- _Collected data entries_
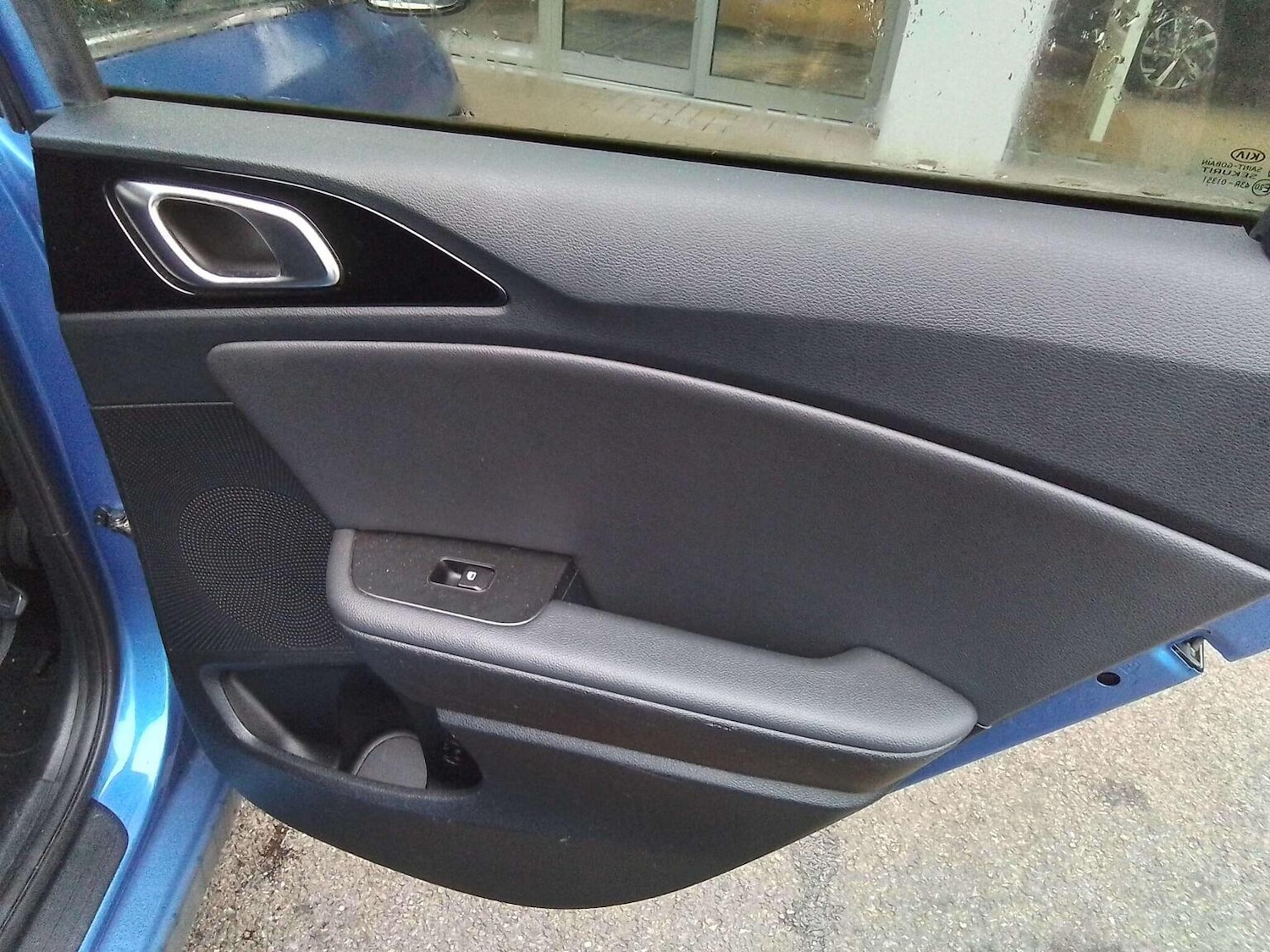 Used Kia Ceed 2019 for sale - 77113120: Photo 11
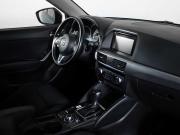 Mazda CX-5 I Рестайлинг Москва  - изображение 28
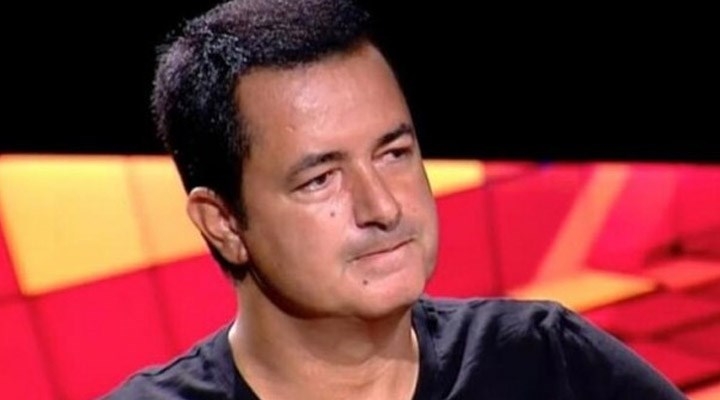 TV8'de İstifa Depremi galerisi resim 5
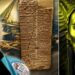 Apollo Astronaut Claimed Ancient Alien Astronauts Created Humans, Evidence In Sumerian Texts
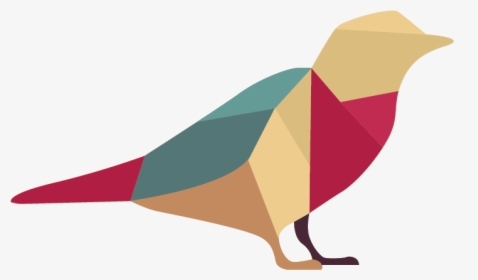Parrot, HD Png Download, Free Download
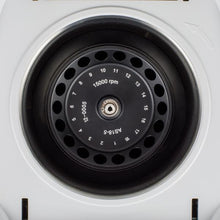 Cargar imagen en el visor de la galería, Microcentrífuga de alta velocidad. Modelo 3024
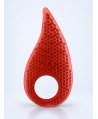 EKCOS® Fresh Drop Melon – Tehnologie Americană Inovativă și Aromă Fructată de Pepene Roșu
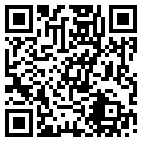 QR Code for Scotts Way in PORTAGE, IN 46368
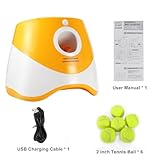 Galatée B0CSK4885N lato 4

- _Problem requirements_
Can you copy every line of the listing above word for word, leaving the pictures out?

- _Solution to this exercise_
 Used Kia Ceed 2019 for sale - 77113120: Photo 11
 Mazda CX-5 I Рестайлинг Москва  - изображение 28
 TV8'de İstifa Depremi galerisi resim 5
 Apollo Astronaut Claimed Ancient Alien Astronauts Created Humans, Evidence In Sumerian Texts
Parrot, HD Png Download, Free Download
 Cargar imagen en el visor de la galería, Microcentrífuga de alta velocidad. Modelo 3024
 EKCOS® Fresh Drop Melon – Tehnologie Americană Inovativă și Aromă Fructată de Pepene Roșu
 QR Code for Scotts Way in PORTAGE, IN 46368
 Galatée B0CSK4885N lato 4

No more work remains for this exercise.